# YOUR TASKS
**A.** Answer these questions using the text about Petaling Jaya Rangers F.C.
(i) On what date was the club formed?
(ii) Who replaced Mohd Nidzam Jamil as head coach after the first four matches of the 2016 season?
(iii) Which team knocked the club out of the 2017 Malaysia FA Cup, and by what score?
**B.** Carry on the text about Petaling Jaya Rangers F.C., starting after its final sentence.

[START OF EXTRACT PROVIDED]

Petaling Jaya Rangers Football Club or PJ Rangers is a professional football club based in Petaling Jaya, Selangor. Founded in 2011, the club's home ground has been in multiple different stadiums before moving to AirAsia Stadium in Petaling Jaya.

In 2018, they played in the third division in Malaysian football, the Malaysia FAM League after being promoted as top four from Selangor Super League in 2014.

The club was formerly known as AirAsia Allstars before being rebranded in December 2016 to Petaling Jaya Rangers F.C. which was used from the 2017 season onwards.

The initial uses the nickname Red Jets, which signify the club's connection with the AirAsia Group. However, after the rebranding of the club name they were known as Rangers.

PJ Rangers regular kit colours are red and white for shirts, shorts and socks. The club's crest was rebranded along with the team name for the 2017 season.

History

Origins
Petaling Jaya Rangers Football Club was formed on 9 August 2011 as its former name AirAsia Allstars Football Club and the team competed in the Selangor state league. According to AirAsia Allstars FC founder Datuk Kamarudin Meranun the initial purpose of the club was to "encourage AirAsia’s staff to excel in sports – football in particular – besides being committed to their daily work in keeping AirAsia as the best low cost airline in the world." The club won the league and were promoted to play in the national league, Malaysia FAM League.

Promotion to Malaysia FAM League
The club was promoted to the Malaysia FAM League for the 2015 season after moving up from Selangor Super League. For their first season in the national league, the club appointed Mohd Nidzam Jamil as the new head coach. The club ended its first season in the national league in 7th place. After the first four matches of the 2016 season, the club replaced Nidzam Jamil with P. Maniam for the remainder of the season. The club managed to reach the playoff for the Malaysia Premier League after finishing the season in 3rd place although did not manage to be promoted.

Rebranded as Petaling Jaya Rangers
In November 2016, the club has announced the appointment of Mat Zan Mat Aris as the new head coach with a contract of two years as the club prepared for the new season. Mat Zan Mat Aris was the former head coach of Melaka United who achieved a back-to-back promotion from the third division to the top division. This was the sort of quality which Petaling Jaya Rangers were looking for.

As part of the club vision moving forwards, the club unveiled plans for the 2017 season with a rebranding from AirAsia F.C. to Petaling Jaya Rangers F.C. in order to bring more fans and promote local community support. The club also revealed its plans for 2017 with the focus on engaging communities. The club aimed to actively engage with and serve football fans in the area.

In an effort to support football development in Malaysia and in the region, Petaling Jaya Rangers announced an exclusive partnership with Queens Park Rangers (QPR) to start a football academy. The academy aimed to nurture and train the next generation of renowned footballers to play in the top flight of Malaysian football. Working together with the team, QPR will lent their expertise in training the players, local coaches and staff. The club has also trained a professional groundsmen and stadium marshals too.

PJ Rangers was put in Group B for the 2017 Malaysia FAM League with seven other clubs. The club was knocked out from the 2017 Malaysia FA Cup in the second round after a 2–1 defeat by UiTM. At the end of the season, PJ Rangers finished second in the league's Group B and were defeated by Shahzan Muda FC 3–1 in the quarter-finals of the knock out stage.

[END OF EXTRACT PROVIDED]
[START OF DATA SHOWN]

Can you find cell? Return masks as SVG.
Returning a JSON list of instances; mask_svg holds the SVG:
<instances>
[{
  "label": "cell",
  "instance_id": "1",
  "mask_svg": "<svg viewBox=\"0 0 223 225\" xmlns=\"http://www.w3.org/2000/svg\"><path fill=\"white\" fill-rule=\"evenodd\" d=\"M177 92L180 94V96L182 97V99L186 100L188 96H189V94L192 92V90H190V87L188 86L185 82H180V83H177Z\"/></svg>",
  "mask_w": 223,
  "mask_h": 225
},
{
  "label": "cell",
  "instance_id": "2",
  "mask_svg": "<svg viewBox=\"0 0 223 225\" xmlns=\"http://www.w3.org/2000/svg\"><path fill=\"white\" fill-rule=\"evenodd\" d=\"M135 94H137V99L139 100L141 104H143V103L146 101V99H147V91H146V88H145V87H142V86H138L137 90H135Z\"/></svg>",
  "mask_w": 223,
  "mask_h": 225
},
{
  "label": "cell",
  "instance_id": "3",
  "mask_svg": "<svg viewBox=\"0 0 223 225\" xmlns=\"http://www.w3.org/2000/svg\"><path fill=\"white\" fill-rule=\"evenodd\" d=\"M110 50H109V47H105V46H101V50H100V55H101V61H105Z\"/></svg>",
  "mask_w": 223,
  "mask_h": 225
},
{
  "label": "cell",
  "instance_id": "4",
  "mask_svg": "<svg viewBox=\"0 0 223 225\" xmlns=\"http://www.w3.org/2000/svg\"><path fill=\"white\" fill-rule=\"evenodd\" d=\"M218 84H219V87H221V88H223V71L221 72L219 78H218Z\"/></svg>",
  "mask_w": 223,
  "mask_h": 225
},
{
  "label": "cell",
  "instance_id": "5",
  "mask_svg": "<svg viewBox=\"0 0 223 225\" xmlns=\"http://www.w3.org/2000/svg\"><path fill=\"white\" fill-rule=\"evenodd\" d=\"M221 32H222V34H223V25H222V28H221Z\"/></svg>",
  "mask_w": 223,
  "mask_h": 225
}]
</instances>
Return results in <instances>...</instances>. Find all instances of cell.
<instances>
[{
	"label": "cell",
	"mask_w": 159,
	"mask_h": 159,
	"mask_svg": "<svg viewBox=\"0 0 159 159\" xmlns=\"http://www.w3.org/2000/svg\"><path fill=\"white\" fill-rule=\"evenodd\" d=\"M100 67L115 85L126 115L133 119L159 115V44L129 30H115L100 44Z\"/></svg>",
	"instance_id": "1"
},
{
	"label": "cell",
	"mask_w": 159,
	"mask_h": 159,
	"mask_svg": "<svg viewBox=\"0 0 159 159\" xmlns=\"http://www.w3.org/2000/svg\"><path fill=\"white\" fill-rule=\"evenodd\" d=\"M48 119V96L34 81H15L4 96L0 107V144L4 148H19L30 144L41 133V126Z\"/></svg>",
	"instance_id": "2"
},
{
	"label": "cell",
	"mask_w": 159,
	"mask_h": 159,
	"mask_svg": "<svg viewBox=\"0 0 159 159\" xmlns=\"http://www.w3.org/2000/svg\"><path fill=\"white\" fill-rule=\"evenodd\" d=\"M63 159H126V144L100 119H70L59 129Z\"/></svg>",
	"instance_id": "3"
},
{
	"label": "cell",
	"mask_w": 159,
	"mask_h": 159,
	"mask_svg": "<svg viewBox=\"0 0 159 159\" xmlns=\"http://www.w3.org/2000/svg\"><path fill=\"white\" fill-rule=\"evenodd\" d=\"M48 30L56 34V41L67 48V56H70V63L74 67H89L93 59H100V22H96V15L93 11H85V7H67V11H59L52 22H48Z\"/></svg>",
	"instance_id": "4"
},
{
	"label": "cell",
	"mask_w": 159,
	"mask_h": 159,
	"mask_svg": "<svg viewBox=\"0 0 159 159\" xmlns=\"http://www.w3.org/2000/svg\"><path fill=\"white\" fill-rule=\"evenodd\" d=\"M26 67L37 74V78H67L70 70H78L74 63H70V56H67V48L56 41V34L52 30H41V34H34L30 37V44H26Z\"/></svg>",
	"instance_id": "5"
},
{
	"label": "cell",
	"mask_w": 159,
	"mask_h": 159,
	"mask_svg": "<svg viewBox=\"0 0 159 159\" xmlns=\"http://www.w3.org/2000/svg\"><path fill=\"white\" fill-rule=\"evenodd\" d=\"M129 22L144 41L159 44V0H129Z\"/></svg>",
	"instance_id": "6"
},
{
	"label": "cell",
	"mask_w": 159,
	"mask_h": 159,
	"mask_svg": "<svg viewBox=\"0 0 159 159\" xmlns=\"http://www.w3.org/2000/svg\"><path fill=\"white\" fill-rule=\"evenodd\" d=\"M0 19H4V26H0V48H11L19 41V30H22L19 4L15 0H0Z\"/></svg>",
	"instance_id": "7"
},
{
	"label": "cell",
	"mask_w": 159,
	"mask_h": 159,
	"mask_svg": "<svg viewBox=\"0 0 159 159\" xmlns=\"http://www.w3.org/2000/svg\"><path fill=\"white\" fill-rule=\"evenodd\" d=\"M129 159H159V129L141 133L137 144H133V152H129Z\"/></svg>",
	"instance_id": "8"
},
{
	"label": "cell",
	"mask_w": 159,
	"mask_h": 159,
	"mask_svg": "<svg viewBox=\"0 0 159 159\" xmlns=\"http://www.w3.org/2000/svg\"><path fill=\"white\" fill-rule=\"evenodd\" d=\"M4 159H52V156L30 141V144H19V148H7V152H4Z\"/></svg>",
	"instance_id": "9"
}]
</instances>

[END OF DATA SHOWN]

# RESPONSES TO THE EXERCISE
**A.**
(i) 9 August 2011
(ii) P. Maniam
(iii) UiTM, with a 2–1 defeat

**B.**
In the 2018 Malaysia FAM Cup season, the team again achieved second place in Group B, and qualified for the knock-out stage. PJ Rangers failed again at the penultimate stage, when they were defeated 4–3 on aggregate to Selangor United in the semi-finals. At the end of the season, the team's management announced on social media that they would not participate in the next FAM Cup season, instead rejoining the Selangor Super League state league beginning in 2019.

Stadium

PJ Rangers home stadium is the Petaling Jaya Stadium in Petaling Jaya, Selangor. The capacity of the stadium is 25,000.

The club has previously played in various stadiums before moving to Petaling Jaya Stadium for the 2017 season. Early in their first season in FAM League, the club played in MPSJ Stadium, Subang Jaya before moving to UPM Mini Stadium, Serdang for the remainder of the season. For the second season in FAM League, the club once again moved to a different stadium, the Shah Alam Stadium in Shah Alam, Selangor where they played for the whole 2016 season.

The club has planned to build a permanent stadium owned by them in near future as part of club expansion plan. It will be located in Petaling Jaya.

Crest and colours

Crest
The original crest, adopted when the club was founded in 2011 features the logo of AirAsia as the main theme with the Allstars suffix.

Despite the club being founded in 2011, the words "EST 2001" featured on the crest. This was reference to the establishment of the AirAsia low-cost carrier company after Tune Air, led by Tony Fernandes, bought AirAsia from a Malaysian government-owned company in September 2001. The crest was replaced with a new design to reflect the club's  rebranding where the club adopted a colour theme of maroon and gold which was first used for the 2017 season.

Kit colours
Home Kit: Red and white shirts as it is an iconic colour for the club.

Away Kit: Usually blue and white or various combination colours such as black.

Supporters
As part of the rebranding effort, the club changed its name to Petaling Jaya Rangers with the emphasis on engaging the Petaling Jaya community for local area support. , Petaling Jaya had a population of 619,925 which the club intended to engage via community programs.

The club are established a youth football academy for the club with the support from QPR which was a landmark project among the local community.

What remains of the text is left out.